Want to assess sales maturity?
Ask:
„How long until a new salesperson consistently delivers results?“
And keep going with follow-up questions:
“Why does it take that long?”
“What exactly does the onboarding include?”
“Do we have recordings of high-quality sales meetings?”
“Do we have playbooks for running discovery calls?”
“Do we have a clear qualification checklist?”
“Do we have a library of common objections?”
“Do we have a clearly defined 90-day onboarding plan?”
“Do we know what a new salesperson should master in weeks 1, 2, 4, 8, and 12?”
If the answer sounds like:
“Mainly they should ask colleagues and listen to calls,”
then you don’t have onboarding.

Your new hires aren’t learning a system.
And that’s where a major problem starts.
Everyone develops their own way of selling.
Their own way of qualifying deals.
Their own way of entering data into CRM.
Their own way of forecasting.
Their own way of following up.
And then the CEO wonders why results are so unpredictable.
But unpredictable results are usually just a reflection of an unpredictable system.
5. signal: The leader doesn’t prioritize coaching
Not every salesperson needs the same approach.

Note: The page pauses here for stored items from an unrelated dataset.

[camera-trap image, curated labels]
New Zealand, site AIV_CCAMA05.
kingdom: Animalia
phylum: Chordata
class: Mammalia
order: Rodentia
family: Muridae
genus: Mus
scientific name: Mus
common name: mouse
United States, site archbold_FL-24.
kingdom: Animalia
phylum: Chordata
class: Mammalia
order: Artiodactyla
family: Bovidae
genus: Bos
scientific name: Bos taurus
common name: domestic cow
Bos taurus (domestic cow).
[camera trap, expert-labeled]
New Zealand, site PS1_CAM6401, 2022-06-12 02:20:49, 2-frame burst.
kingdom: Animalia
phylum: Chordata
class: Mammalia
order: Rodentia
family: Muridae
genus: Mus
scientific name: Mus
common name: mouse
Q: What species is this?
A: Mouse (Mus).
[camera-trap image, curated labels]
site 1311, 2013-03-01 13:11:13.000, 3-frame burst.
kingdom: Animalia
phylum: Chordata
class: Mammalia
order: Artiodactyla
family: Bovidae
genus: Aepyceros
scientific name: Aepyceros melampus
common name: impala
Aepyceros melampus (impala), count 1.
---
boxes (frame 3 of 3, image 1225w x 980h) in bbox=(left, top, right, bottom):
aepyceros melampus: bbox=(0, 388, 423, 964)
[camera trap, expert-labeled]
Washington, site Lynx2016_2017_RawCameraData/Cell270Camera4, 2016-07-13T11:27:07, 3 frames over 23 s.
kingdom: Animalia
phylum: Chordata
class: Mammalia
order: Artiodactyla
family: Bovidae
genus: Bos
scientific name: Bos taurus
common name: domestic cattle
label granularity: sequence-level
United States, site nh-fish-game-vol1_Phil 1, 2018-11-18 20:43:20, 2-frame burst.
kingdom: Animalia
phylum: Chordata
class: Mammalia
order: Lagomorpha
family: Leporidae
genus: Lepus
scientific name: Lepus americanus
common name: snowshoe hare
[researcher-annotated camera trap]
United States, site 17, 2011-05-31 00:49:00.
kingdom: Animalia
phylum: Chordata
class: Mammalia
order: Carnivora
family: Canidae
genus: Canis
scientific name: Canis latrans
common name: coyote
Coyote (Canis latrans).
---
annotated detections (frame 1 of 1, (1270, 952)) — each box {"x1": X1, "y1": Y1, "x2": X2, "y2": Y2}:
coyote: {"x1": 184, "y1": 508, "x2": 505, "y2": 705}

Some struggle with discovery.
Some with pricing.
Some talk too much.
Strong leaders know:
- who has potential,
- who needs training,
- who needs pressure,
- who needs structure,
- who may not fit the role anymore.
Weak leaders treat everyone the same.
He walks through the pipeline, asks what’s new, offers a few tips, and that’s all.
6. signal: Focus on activity, not quality
“We made 300 calls.”
“We sent 2,000 emails.”
“We got 80 leads.”
So what?
How many were qualified?
How many had a real problem?
How many had a reason to act now?
How many moved on to the next stage?
It’s not about doing more.
It’s about knowing what works.
7. signal: No sales playbook
If your sales leader can’t define what a good sales process looks like, they can’t scale it.
A sales playbook is a recipe for repeated success.
It should include:
- ideal customer profile,
- problems you solve,
- qualification criteria,
- discovery questions,
- meeting structure,
- follow-up process,
- proposal rules,
- objection handling,
- CRM documentation standards.
Without it:
You can’t delegate.
And you certainly can’t automate with AI.
What strong sales leaders do differently
They don’t rely on talent alone. They build systems.
You’ll typically see them:
- Focus on pipeline quality, not just size.
- Clearly define what a qualified opportunity looks like.
- Base forecasts on evidence.
- Run structured deal and pipeline reviews.
- Coach specific skills.
- Document what works and make it repeatable.
- Reduce dependency on individual performers.
That’s the difference between managing sales—and hoping for results.
Questions worth asking your sales leader
Not as a test. As a diagnostic.
- What exactly makes a deal “qualified” in our case?
- Which deals in our forecast are the riskiest—and why?
- Where are deals getting stuck?
- How do we know we’re working with a real decision-maker or champion?
- What must be true before we send a proposal?
- How do we run deal reviews?
- How do we run pipeline reviews?
- Which skills are currently limiting our win rate?
- How are we coaching each salesperson?
- How long does onboarding take—and what happens during it?
- What data must be in CRM for us to manage deals effectively?
- If you left tomorrow—what part of the system would still work?
That last question is key.
Because real sales management isn’t about having a strong leader.
It’s about having a system that works even without them.
Conclusion
This article isn’t about blaming your sales leader. Many of them are talented, driven, and loyal.
But without a system, even the best people will struggle to scale results.
So instead of asking:
“Is our sales leader good enough?”
Ask:
“Do we have a strong enough system to support them?”
And often, improving that system pays for itself with just a single saved deal each year.